Labor

The MAHA Attack on Public Health Continues

 

A health care mirage appeared on Jan. 8. The House passed a three-year extension of the Affordable Care Act tax credits which had been cut in the GOP’s so-called “Big Beautiful Bill,” with 17 endangered Republicans joining all the Democrats to vote for it. But it was dead on arrival at the Senate, as Trump threatened a veto should it ever pass, and instead offered a vague promise of a plan, including drug prices “slashed by 300, 400 even 500%,” meaning that drug companies would pay YOU up to four times the cost of your drugs.

In short, nothing serious can be expected from Republicans as the vast majority of the 24 million Americans covered by the ACA will see their premiums skyrocket, even though states like California are doing their best to soften the blow. It will take a few months before it’s clear what the impacts will be, Covered California told Random Lengths in December.

But as outlined in our last issue, that’s hardly the only front on which America’s health is being harmed by Trump and the Republicans. A major front we wrote about was the attack on vaccines, culminating in the drastic cut of the slate of recommended vaccines from 17 to 11, including meningococcal disease, which can be fatal within 24 hours.

One offshoot of this attack we didn’t cover was the mid-December cancellation of $12 million in grants from the Department of Health and Human Services to the American Academy of Pediatrics for programs aimed at reducing sudden infant deaths, improving teen and young adult health, preventing birth defects, such as fetal alcohol syndrome, and identifying autism early, according to an academy spokesperson.

■ Records drawn from a data source ■

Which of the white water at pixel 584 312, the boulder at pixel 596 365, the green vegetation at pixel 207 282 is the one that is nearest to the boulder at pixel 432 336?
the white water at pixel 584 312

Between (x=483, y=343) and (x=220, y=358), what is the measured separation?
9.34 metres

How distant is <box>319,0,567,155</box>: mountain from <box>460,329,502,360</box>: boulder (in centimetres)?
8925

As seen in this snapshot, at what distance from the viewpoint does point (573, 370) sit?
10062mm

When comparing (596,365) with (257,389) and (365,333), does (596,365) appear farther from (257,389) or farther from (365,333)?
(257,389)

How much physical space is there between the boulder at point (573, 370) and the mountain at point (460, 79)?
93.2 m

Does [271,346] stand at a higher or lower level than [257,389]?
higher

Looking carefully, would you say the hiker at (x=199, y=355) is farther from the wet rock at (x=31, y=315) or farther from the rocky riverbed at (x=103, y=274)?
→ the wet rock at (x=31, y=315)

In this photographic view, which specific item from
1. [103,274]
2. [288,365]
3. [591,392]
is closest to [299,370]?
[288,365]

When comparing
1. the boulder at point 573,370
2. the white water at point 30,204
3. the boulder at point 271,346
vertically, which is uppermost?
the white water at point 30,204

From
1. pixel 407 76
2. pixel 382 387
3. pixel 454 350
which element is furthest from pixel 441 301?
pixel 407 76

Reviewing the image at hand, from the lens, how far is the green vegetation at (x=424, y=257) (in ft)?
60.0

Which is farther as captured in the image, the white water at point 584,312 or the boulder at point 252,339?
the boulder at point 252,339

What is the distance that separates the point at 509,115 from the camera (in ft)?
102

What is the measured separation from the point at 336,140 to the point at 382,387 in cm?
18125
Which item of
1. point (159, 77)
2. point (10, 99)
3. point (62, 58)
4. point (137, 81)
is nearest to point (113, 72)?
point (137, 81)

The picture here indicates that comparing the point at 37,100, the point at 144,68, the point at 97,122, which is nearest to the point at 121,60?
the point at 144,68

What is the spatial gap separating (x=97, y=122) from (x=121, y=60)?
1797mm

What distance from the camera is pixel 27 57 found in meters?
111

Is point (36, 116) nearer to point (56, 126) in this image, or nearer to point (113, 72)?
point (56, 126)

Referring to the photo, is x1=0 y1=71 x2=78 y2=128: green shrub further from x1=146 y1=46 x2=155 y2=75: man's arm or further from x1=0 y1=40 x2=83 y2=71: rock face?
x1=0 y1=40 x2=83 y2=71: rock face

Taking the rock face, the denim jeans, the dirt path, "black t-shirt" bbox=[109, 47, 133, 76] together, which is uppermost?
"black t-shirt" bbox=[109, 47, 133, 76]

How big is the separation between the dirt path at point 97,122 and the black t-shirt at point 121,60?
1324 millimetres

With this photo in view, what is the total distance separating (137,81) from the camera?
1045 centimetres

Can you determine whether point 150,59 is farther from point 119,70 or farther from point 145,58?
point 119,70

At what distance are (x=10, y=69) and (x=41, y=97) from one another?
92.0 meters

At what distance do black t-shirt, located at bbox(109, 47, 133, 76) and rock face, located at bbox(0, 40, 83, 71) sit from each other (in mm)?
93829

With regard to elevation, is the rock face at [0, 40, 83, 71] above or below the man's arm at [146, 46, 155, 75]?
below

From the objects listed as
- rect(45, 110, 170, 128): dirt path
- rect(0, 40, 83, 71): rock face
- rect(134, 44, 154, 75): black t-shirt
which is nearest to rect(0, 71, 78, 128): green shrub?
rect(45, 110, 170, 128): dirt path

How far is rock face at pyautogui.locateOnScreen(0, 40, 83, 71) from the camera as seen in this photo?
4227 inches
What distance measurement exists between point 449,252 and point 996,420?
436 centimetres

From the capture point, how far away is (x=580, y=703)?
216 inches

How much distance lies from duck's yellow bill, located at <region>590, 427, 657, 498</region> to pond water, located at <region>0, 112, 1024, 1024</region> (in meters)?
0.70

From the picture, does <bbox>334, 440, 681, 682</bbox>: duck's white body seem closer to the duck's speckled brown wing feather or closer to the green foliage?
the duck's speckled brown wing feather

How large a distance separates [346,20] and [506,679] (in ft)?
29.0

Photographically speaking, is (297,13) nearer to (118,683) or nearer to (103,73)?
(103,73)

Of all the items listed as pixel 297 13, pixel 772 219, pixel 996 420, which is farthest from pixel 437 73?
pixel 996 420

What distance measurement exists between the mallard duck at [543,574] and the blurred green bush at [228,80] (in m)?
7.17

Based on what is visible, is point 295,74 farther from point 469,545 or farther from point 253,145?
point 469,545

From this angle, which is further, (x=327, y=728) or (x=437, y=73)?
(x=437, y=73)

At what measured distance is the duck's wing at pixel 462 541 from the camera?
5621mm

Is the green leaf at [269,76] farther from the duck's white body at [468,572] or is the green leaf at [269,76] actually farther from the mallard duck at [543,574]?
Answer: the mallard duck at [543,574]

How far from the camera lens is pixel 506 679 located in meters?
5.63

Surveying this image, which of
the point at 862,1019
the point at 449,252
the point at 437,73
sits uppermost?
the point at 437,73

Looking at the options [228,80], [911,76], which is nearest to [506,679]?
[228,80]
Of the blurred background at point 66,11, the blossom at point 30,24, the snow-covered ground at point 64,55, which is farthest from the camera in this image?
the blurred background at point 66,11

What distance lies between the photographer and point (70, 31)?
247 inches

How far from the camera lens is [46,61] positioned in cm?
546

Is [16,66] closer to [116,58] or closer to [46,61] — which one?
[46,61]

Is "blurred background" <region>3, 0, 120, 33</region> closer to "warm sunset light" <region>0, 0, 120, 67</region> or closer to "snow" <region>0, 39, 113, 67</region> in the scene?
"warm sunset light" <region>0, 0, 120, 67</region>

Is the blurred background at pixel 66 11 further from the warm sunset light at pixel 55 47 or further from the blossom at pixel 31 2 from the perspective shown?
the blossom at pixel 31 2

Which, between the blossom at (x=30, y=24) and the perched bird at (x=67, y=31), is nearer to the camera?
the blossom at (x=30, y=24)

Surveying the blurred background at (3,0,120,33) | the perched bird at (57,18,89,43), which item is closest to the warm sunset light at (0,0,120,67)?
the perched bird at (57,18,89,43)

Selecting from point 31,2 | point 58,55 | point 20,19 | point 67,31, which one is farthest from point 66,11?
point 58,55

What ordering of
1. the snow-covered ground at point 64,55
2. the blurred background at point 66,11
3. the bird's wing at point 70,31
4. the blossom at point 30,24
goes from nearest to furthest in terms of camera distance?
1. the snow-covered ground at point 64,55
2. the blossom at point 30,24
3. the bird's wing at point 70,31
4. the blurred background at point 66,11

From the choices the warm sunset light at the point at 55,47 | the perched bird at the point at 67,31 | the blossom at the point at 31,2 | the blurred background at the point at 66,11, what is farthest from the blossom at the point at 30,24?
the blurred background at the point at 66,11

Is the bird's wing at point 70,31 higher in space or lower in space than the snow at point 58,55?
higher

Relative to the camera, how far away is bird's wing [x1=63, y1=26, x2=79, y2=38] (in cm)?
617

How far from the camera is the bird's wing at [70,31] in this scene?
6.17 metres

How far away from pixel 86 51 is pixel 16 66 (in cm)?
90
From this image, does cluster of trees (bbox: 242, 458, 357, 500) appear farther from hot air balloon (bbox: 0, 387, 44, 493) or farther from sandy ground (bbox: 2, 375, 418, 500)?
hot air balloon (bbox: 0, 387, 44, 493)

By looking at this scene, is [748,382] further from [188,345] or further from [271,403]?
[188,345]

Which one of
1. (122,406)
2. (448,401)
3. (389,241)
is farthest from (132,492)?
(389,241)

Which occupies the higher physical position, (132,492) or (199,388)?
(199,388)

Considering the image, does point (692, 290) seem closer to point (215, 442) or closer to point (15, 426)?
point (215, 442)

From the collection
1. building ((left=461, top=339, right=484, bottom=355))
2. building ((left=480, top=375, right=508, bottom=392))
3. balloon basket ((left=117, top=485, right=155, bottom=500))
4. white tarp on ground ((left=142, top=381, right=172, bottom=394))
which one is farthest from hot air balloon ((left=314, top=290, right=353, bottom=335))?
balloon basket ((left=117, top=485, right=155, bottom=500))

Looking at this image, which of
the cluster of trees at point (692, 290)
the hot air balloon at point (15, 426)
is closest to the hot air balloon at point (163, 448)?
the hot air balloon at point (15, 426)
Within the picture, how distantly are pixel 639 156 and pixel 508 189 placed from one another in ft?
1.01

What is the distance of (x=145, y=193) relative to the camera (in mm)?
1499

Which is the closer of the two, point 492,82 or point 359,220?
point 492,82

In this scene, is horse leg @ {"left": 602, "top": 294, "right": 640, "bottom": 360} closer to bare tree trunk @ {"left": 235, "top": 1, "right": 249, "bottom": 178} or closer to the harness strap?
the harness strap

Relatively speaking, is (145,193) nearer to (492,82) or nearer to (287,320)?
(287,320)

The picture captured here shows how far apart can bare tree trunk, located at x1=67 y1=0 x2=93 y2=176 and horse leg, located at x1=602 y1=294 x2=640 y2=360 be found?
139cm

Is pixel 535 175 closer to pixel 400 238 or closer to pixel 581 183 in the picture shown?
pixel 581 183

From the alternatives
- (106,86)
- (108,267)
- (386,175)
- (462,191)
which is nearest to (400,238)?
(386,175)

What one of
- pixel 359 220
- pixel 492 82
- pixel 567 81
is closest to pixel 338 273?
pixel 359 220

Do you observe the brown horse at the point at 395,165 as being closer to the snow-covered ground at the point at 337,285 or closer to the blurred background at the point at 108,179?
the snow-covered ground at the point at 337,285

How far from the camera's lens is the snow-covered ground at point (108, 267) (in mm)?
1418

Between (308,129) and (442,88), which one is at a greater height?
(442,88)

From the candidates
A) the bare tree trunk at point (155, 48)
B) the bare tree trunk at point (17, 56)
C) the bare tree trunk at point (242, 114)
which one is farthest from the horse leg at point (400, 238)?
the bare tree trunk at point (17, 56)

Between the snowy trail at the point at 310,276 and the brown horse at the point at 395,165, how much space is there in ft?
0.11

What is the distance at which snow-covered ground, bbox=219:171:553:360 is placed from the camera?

■ Activity A ■
In the public health article, what amount in Department of Health and Human Services grants to the American Academy of Pediatrics was canceled in mid-December?
■ Activity B ■
Write the next few paragraphs of the public health article, picking up after its final sentence.
The listing is not used here.

■ Exercise response A ■
$12 million

■ Exercise response B ■
A DHHS spokesman told NBC via email the grants were canceled “because they no longer align with the Department’s mission or priorities,” which says everything you need to know about the Trump administration’s hostility to public health and wellbeing.

One bit of good news in the new year was a federal judge’s ruling restoring the funding in a preliminary injunction on Jan. 11. Judge Beryl Howell wrote that the DHHS had likely had a “retaliatory motive” in terminating grants.

The Attack On Nursing

There’s also a two-pronged attack on nursing, once again courtesy of the so-called “Big Beautiful Bill”: On the one hand, it’s cutting funding for nurses’ higher education, thereby reducing the supply of new nurses in a field plagued with shortages. On the other hand, it removes staffing level requirements, justified by — guess what? The shortage of nurses!

The education funding cut is part of much larger cut of roughly $284 billion, by eliminating the Graduate PLUS program, which allowed students to borrow up to the full cost of attendance for graduate degrees. The new limits are based on the type of program: $50,000 per year and $200,000 total for “professional” degrees, $20,500 per year and $100,000 total for all others. But what qualifies wasn’t written into the law.

In November, a Department of Education committee released definitions and surprise! Nursing and other female and minority-dominated professions like teaching, social work, physical therapy and physician assistant programs, were excluded from professional classification.

This produced a strong backlash from unions and professional associations in these fields, and the rule has not yet been finalized, but even if nursing is reclassified, funding and the supply of nurses will be reduced from what it otherwise would have been. It’s a cut that makes no sense, Paul Glastris argued in Washington Monthly in December: “[Nursing] has strong debt-to-earnings ratios, strict licensing requirements, sustained labor-market demand, and a clear social return. If taxpayers are going to subsidize any graduate profession, nursing is among the safest investments.”

This brings us to the other attack on nursing: Beginning on Feb. 2, the federal requirement that nursing homes maintain a registered nurse on-site around the clock will be eliminated — a change that recalls Arnold Schwarzenegger’s first act as governor in 2003, when he illegally tried to roll back nursing level requirements that had taken years to develop.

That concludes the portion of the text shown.